8) A classic: "Prove these two implementations produce identical (under that comparison/test-sampling method) results."
9) "Find bounds on when (conditions) and/or how much (some appropriate supplied measure) these two implementations differ."
10) "Find a faster implementation along with proven limits on it's inaccuracy. Combining the two (+) dimensions of candidate quality from the obvious pareto frontier into a single number score is according to this: [formula in useful format for directing search/exploration]."
11) "Cough up an implementation limited to those numerical primitives there, along with proof of it complying with these accuracy requirements, for this implementation that uses (inherently computationally-unsuitable) real numbers. Speed/memory performance importance: [scoring function suitable for directing where to aim, when to stop, and when to give up]."
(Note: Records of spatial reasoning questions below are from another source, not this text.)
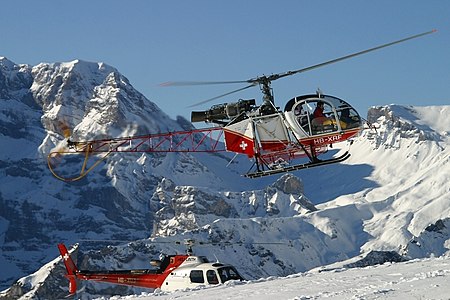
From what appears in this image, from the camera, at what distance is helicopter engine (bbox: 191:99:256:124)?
139 ft

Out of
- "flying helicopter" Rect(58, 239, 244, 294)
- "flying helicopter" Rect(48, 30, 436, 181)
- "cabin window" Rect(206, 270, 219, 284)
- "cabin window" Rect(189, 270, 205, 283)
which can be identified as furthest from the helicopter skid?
"cabin window" Rect(189, 270, 205, 283)

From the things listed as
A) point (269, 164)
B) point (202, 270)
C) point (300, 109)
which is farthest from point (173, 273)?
point (300, 109)

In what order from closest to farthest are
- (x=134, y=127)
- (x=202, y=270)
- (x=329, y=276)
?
(x=329, y=276) < (x=202, y=270) < (x=134, y=127)

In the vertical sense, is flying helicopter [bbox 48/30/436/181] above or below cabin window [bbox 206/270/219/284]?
above

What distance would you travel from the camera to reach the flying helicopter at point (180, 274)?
43.5m

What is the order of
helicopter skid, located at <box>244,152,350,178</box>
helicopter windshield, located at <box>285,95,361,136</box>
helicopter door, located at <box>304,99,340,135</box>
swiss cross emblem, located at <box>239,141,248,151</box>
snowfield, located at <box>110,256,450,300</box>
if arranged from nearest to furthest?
snowfield, located at <box>110,256,450,300</box> → helicopter skid, located at <box>244,152,350,178</box> → helicopter windshield, located at <box>285,95,361,136</box> → helicopter door, located at <box>304,99,340,135</box> → swiss cross emblem, located at <box>239,141,248,151</box>

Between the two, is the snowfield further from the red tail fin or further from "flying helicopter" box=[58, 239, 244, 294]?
the red tail fin

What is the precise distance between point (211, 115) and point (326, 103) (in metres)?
5.75

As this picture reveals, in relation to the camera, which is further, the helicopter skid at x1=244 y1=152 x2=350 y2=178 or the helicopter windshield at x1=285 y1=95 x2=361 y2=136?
the helicopter windshield at x1=285 y1=95 x2=361 y2=136

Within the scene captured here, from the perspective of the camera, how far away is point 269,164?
42125mm

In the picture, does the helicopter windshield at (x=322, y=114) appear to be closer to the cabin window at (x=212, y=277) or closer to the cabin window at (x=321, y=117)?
the cabin window at (x=321, y=117)

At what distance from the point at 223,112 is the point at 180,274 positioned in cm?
862

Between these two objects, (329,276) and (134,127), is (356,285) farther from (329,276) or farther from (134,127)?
(134,127)

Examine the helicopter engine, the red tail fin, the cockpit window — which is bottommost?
the cockpit window
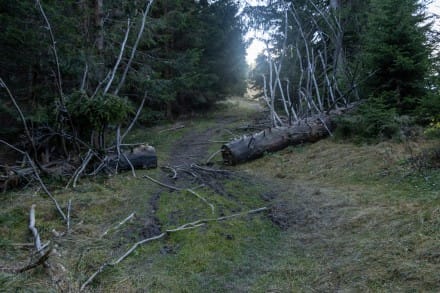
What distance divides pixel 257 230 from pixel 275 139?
13.9ft

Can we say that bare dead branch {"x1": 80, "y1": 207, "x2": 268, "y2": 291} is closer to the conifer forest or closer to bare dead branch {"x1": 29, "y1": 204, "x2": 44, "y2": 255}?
the conifer forest

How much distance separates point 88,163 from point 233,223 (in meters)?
3.88

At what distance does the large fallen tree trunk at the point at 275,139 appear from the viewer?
7.77m

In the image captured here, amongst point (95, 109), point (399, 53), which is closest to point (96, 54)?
point (95, 109)

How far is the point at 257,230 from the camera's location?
13.9 feet

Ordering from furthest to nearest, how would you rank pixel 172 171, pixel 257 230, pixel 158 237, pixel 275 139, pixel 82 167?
1. pixel 275 139
2. pixel 172 171
3. pixel 82 167
4. pixel 257 230
5. pixel 158 237

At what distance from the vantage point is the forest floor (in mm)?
2961

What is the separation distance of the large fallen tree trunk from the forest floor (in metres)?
0.87

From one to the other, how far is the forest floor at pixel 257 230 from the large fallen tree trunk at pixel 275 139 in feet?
2.85

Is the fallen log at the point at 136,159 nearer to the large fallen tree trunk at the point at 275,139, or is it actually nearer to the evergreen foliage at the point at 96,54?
the evergreen foliage at the point at 96,54

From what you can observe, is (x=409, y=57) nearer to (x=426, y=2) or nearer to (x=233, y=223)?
(x=426, y=2)

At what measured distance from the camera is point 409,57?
741 cm

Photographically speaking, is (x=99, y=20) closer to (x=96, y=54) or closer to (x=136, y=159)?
(x=96, y=54)

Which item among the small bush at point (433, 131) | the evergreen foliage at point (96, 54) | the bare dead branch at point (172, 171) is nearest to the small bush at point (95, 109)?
the evergreen foliage at point (96, 54)
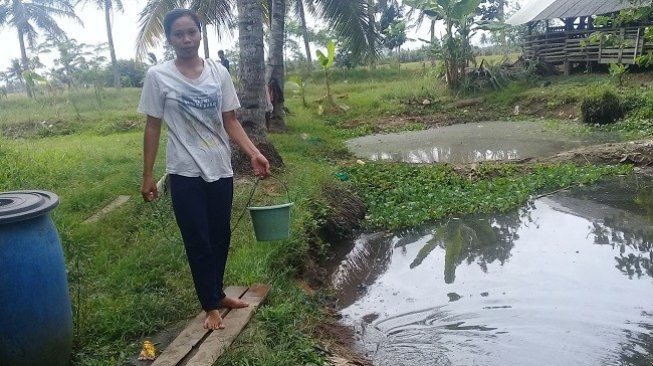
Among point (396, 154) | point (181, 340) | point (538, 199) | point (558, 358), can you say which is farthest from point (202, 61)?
point (396, 154)

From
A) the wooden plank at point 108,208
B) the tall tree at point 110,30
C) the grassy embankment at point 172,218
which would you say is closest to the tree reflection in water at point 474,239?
the grassy embankment at point 172,218

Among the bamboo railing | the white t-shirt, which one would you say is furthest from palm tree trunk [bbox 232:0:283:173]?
the bamboo railing

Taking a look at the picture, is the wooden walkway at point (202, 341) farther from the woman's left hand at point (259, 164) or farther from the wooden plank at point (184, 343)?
the woman's left hand at point (259, 164)

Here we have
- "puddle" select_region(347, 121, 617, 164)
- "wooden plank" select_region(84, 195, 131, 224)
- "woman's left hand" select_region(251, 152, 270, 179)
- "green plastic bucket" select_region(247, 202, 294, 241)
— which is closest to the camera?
"woman's left hand" select_region(251, 152, 270, 179)

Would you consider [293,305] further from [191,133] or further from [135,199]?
[135,199]

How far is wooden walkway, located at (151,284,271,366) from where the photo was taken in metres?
2.98

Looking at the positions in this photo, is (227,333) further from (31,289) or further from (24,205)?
(24,205)

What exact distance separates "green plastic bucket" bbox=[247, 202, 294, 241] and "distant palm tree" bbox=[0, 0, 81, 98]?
78.7ft

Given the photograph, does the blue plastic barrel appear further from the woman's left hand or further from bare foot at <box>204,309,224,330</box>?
the woman's left hand

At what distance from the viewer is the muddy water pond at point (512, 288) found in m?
3.70

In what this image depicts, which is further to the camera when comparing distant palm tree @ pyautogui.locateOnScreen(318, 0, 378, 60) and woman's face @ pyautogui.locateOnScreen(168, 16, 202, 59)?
distant palm tree @ pyautogui.locateOnScreen(318, 0, 378, 60)

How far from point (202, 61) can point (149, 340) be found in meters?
1.60

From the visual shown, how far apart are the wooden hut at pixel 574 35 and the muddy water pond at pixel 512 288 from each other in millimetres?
11655

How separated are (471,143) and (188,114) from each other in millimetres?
9505
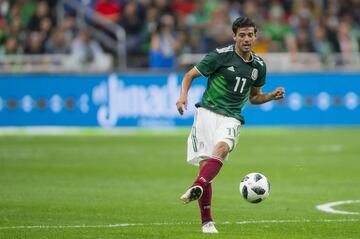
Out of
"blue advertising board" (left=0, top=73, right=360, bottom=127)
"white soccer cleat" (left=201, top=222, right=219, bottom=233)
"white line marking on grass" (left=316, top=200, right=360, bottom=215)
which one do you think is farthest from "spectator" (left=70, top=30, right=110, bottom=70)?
"white soccer cleat" (left=201, top=222, right=219, bottom=233)

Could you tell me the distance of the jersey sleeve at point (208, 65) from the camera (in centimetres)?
1104

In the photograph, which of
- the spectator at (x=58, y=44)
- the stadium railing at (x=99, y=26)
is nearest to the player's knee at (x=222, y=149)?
the spectator at (x=58, y=44)

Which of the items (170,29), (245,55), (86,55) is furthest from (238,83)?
(170,29)

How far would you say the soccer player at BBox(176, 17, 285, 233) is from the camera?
10758 mm

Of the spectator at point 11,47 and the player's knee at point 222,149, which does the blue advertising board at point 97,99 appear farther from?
the player's knee at point 222,149

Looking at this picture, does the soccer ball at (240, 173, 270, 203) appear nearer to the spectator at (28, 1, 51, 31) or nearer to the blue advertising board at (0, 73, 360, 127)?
the blue advertising board at (0, 73, 360, 127)

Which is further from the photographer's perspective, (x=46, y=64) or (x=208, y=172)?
(x=46, y=64)

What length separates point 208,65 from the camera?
1105cm

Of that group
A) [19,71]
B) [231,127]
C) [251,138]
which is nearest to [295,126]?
[251,138]

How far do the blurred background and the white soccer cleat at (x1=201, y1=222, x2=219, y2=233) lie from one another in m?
17.6

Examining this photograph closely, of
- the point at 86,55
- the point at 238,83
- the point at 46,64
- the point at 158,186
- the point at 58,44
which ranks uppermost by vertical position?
the point at 238,83

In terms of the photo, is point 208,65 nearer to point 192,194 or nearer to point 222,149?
point 222,149

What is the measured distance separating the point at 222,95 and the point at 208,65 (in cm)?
35

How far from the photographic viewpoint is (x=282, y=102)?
95.7 ft
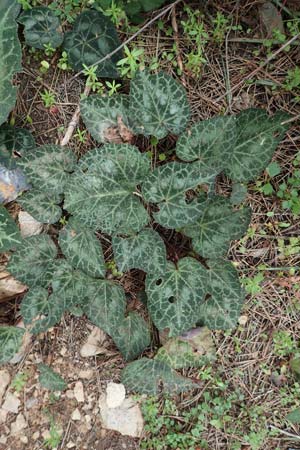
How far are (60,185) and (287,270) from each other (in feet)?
3.68

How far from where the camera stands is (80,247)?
2.22 meters

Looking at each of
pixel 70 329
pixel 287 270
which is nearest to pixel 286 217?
pixel 287 270

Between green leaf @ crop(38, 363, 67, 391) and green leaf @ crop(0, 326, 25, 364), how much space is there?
0.53 feet

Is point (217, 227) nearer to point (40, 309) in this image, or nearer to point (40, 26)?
point (40, 309)

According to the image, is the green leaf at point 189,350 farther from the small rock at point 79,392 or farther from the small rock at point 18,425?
the small rock at point 18,425

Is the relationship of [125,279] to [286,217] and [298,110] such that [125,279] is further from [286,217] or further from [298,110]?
[298,110]

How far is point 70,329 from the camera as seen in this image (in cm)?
242

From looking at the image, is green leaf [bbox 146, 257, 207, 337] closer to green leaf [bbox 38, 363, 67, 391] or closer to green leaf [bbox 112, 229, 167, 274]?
green leaf [bbox 112, 229, 167, 274]

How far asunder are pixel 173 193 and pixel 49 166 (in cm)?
56

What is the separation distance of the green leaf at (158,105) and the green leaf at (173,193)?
0.18 meters

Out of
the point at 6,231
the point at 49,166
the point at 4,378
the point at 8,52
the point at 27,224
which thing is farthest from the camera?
the point at 4,378

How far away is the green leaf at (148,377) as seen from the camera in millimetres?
2291

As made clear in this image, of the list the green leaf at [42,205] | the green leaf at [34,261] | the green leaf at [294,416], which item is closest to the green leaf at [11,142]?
the green leaf at [42,205]

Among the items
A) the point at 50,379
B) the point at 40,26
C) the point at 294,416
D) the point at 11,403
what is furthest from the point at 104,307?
the point at 40,26
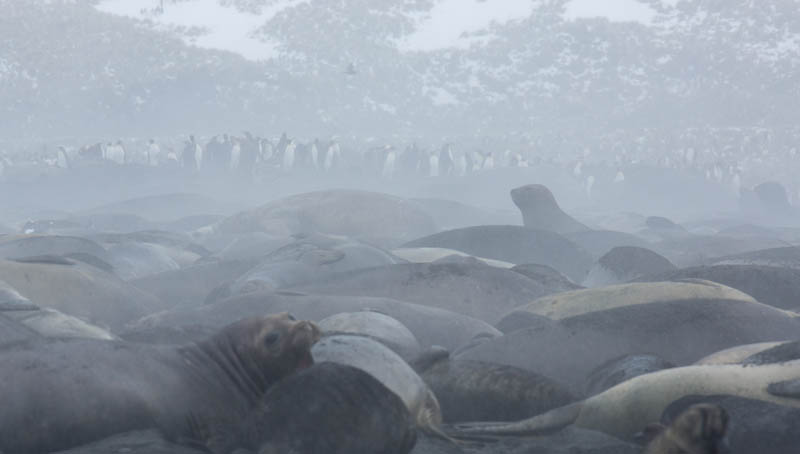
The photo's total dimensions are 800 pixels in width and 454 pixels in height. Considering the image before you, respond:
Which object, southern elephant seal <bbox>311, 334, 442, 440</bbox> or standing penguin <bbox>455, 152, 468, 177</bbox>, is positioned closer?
southern elephant seal <bbox>311, 334, 442, 440</bbox>

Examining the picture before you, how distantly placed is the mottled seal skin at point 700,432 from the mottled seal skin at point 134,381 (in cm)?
131

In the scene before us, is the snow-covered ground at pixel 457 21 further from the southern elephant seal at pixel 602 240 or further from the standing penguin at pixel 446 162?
the southern elephant seal at pixel 602 240

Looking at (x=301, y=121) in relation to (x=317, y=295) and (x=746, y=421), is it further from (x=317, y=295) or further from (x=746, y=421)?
(x=746, y=421)

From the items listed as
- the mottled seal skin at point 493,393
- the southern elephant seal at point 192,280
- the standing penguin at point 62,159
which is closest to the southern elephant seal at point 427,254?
the southern elephant seal at point 192,280

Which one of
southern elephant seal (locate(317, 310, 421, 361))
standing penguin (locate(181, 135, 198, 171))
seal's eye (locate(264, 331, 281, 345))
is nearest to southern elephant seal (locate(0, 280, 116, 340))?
southern elephant seal (locate(317, 310, 421, 361))

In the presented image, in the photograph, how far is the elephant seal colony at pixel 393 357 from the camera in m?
2.48

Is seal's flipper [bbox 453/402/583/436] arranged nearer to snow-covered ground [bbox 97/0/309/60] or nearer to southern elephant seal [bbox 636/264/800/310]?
southern elephant seal [bbox 636/264/800/310]

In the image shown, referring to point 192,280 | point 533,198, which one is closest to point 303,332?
point 192,280

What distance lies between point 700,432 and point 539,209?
31.6ft

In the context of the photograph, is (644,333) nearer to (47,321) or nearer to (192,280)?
(47,321)

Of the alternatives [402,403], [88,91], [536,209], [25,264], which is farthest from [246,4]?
[402,403]

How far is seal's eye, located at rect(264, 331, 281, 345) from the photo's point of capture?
2.82 metres

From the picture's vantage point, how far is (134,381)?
264 cm

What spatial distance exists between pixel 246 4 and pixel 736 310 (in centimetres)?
5048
And afterwards, the "human" would ask/explore the oracle about context, suggest/try proof tactics, and in some cases write/transform code in both LLM-style and by commanding ("textbook"/library/archive, or even freshly written) rewrite rules.
That process could then be trained with reinforcement learning, even if intermediate states have no useful score function defined, as the presence of certain results after certain amounts of expended effort is directly useful as a score for/of the solver/agent itself. The multi-agent suggestions applicability/efficiency predictor/arbiter should be amenable to more normal (stochastic) backpropagation at a completed-chat granularity, as the final efficiency/score will be known, and if it were a perfect predictor, it'd have predicted that exact score for the entire time along the path that was taken. The intermediate predictions on how much effort the chosen agent's suggestion actually took to complete is also easily recorded for training the per-step cost predictions as a more fine-grained aspect of the final-score-when-taking-this-branching-path-now machinery.
Super cool work either way! I'll be wishing you luck.